Validity

Bruce Frey

_____
A good test measures what it is intended to measure. A survey which is supposed to find out how often high school students wear seatbelts should, obviously, contain questions about seatbelt use. A survey without these items could reasonably be criticized as not having validity. Validity is the extent to which something measures whatever it is expected to measure.
____
Surveys, tests and experiments all require validity to be acceptable. Validity is not a yes-no question, however. It is not something which a test score either has, or does not have. Validity is an argument that is made by the test designer, those relying on the test's results, or anyone else who has a stake in the acceptance of the test and its results. Consider a "spelling" test which consists of math problems. Clearly, a test with math problems is not a valid spelling test. While it is not a valid spelling test, though, it might well be a valid math test. The validity of a test or survey is not in the instrument itself, but in the interpretation of the results. A test may be valid for one purpose, but not another. Interpreting a child's score on a spelling test as an indication of her math ability would not be appropriate. The score may be valid as a measure of verbal ability, but not as a measure of numerical fluidity. The score itself is neither valid nor invalid; it is the meaning attached to the score which is arguably valid or not valid.

Data supplied ->
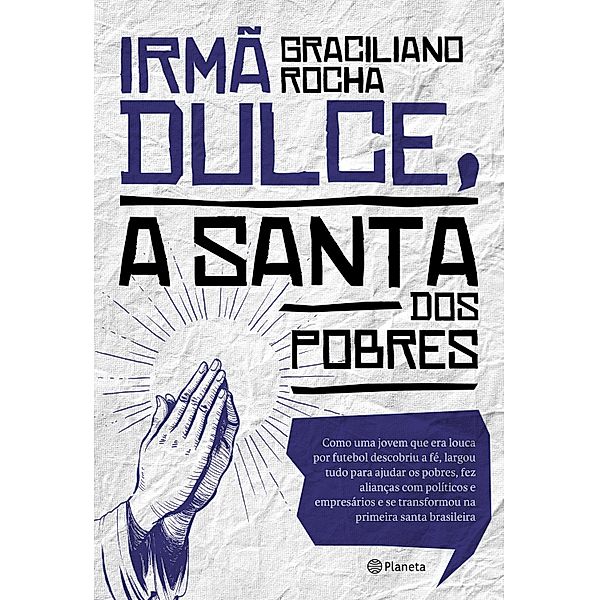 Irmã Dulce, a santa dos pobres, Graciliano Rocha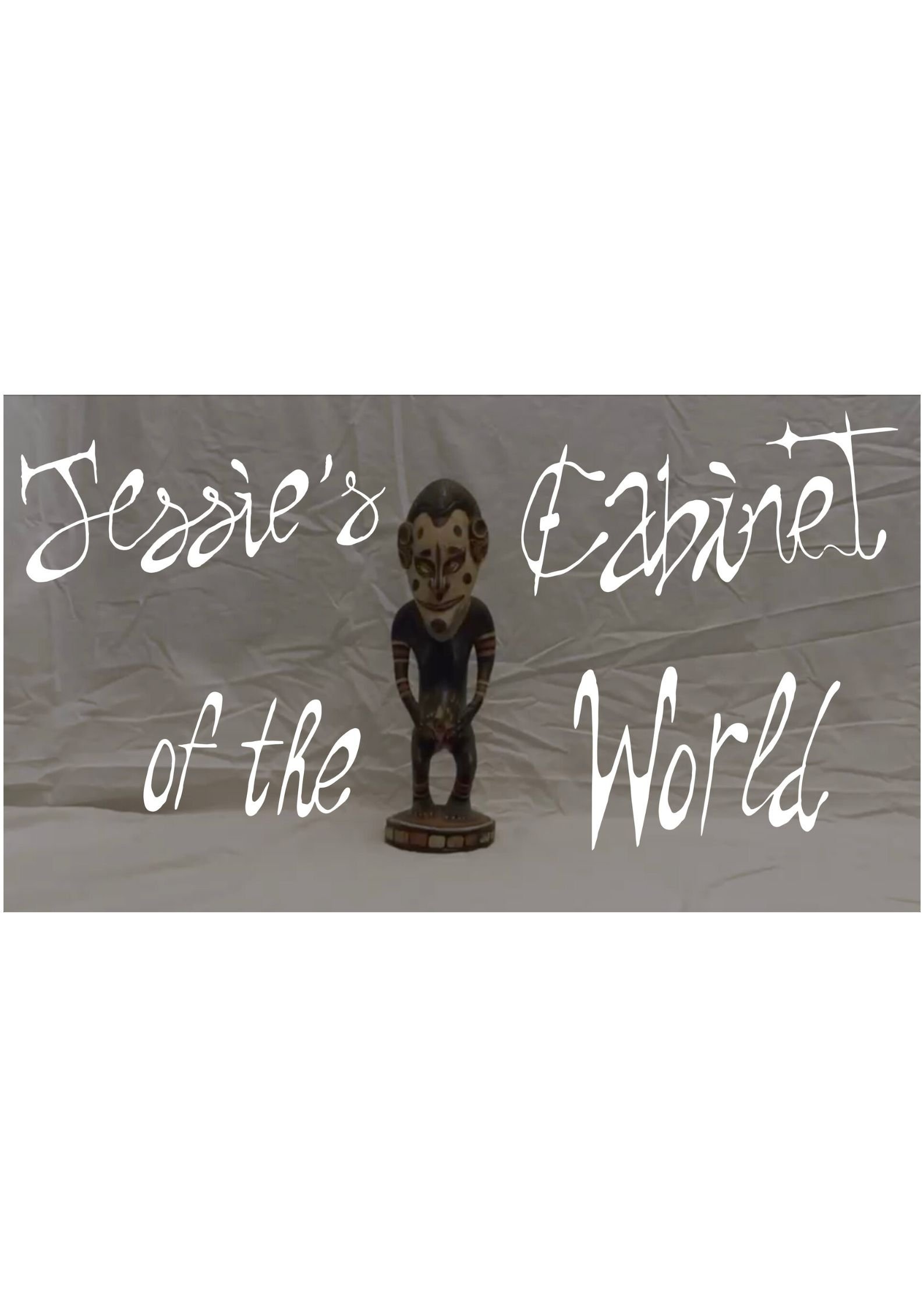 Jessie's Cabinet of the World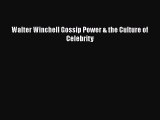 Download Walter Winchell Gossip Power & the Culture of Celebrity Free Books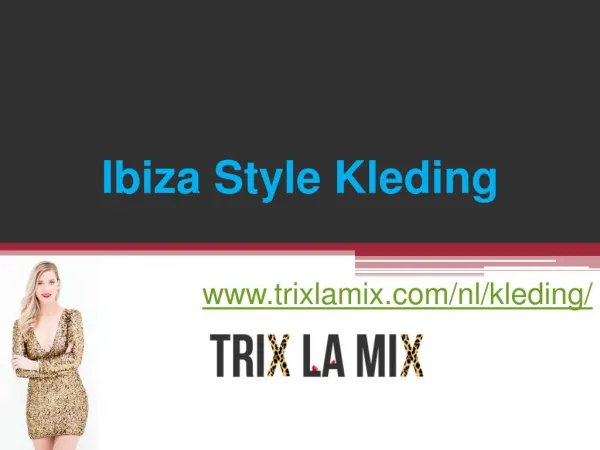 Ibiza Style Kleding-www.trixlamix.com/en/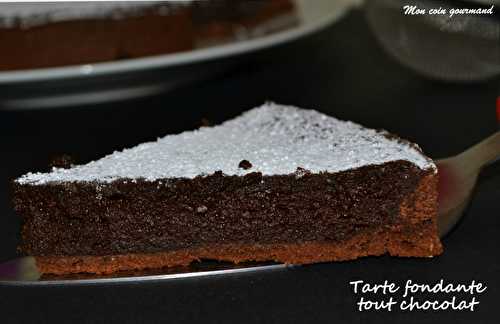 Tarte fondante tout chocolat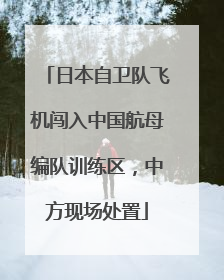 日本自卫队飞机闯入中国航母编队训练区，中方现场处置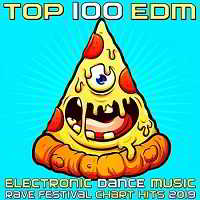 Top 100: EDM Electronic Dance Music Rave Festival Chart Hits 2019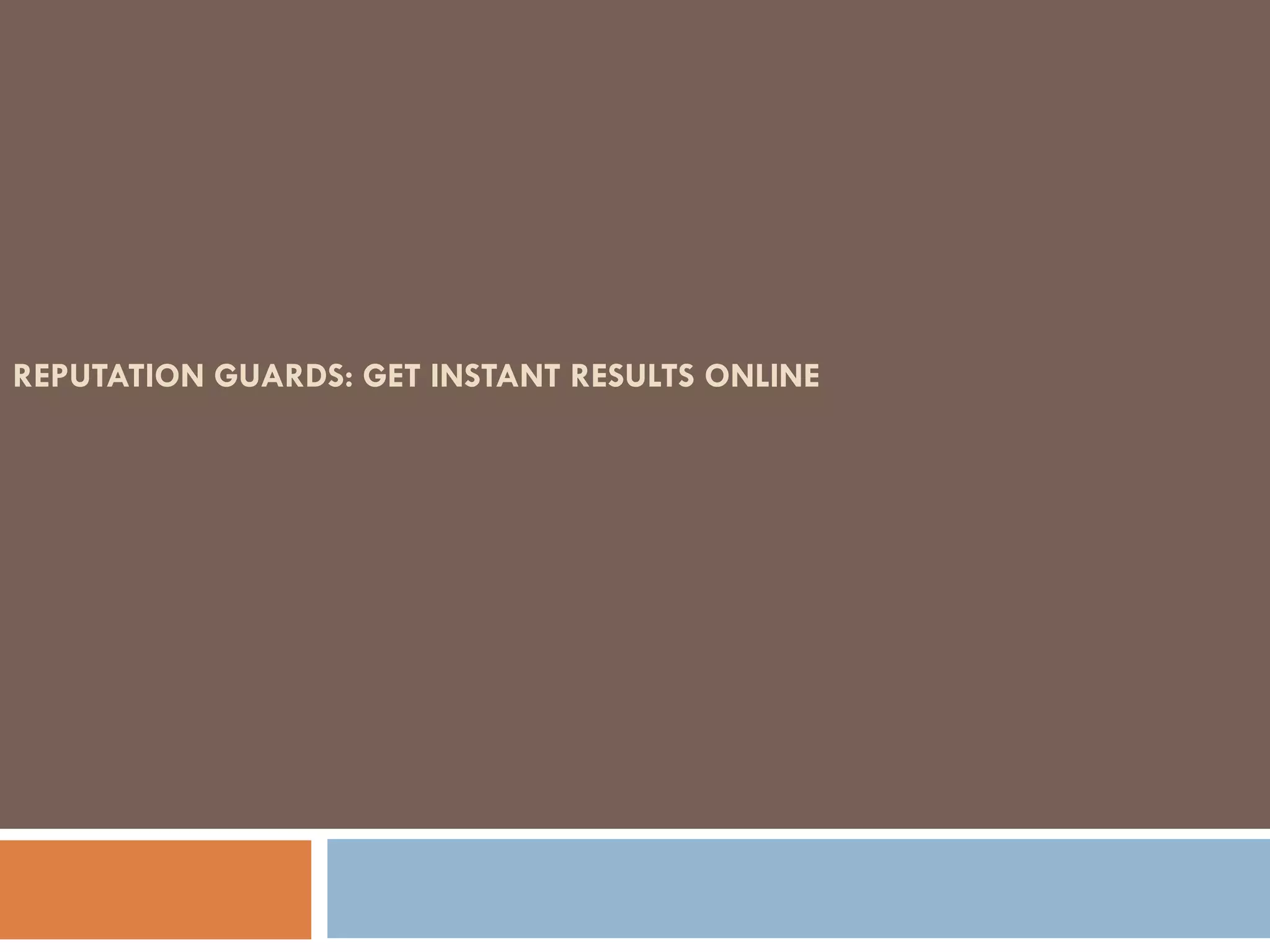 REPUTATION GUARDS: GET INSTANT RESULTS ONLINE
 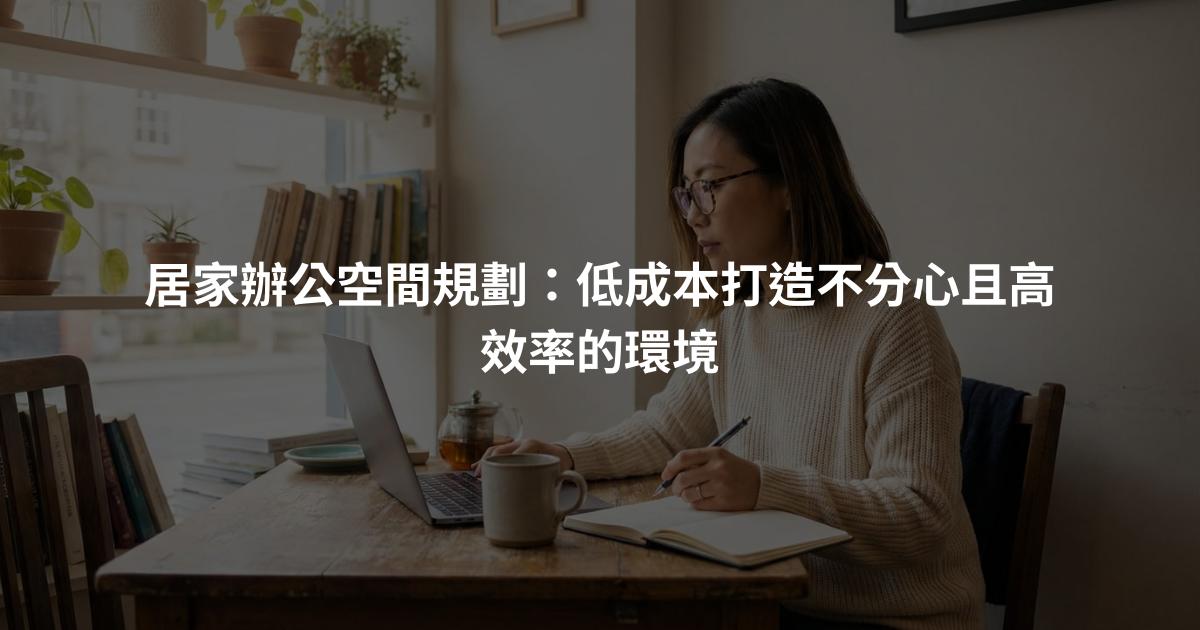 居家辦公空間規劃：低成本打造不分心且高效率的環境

Task requirements -> For each statement below, answer yes or no as to whether the passage on validity agrees with it, and quote the words of the passage that decide it. 1. Validity is something a test score either has or does not have. 2. A test made up of math problems could be a valid math test. 3. The validity of a survey resides in the instrument itself.

Task response ->
1. No: "It is not something which a test score either has, or does not have."
2. Yes: "it might well be a valid math test."
3. No: "The validity of a test or survey is not in the instrument itself, but in the interpretation of the results."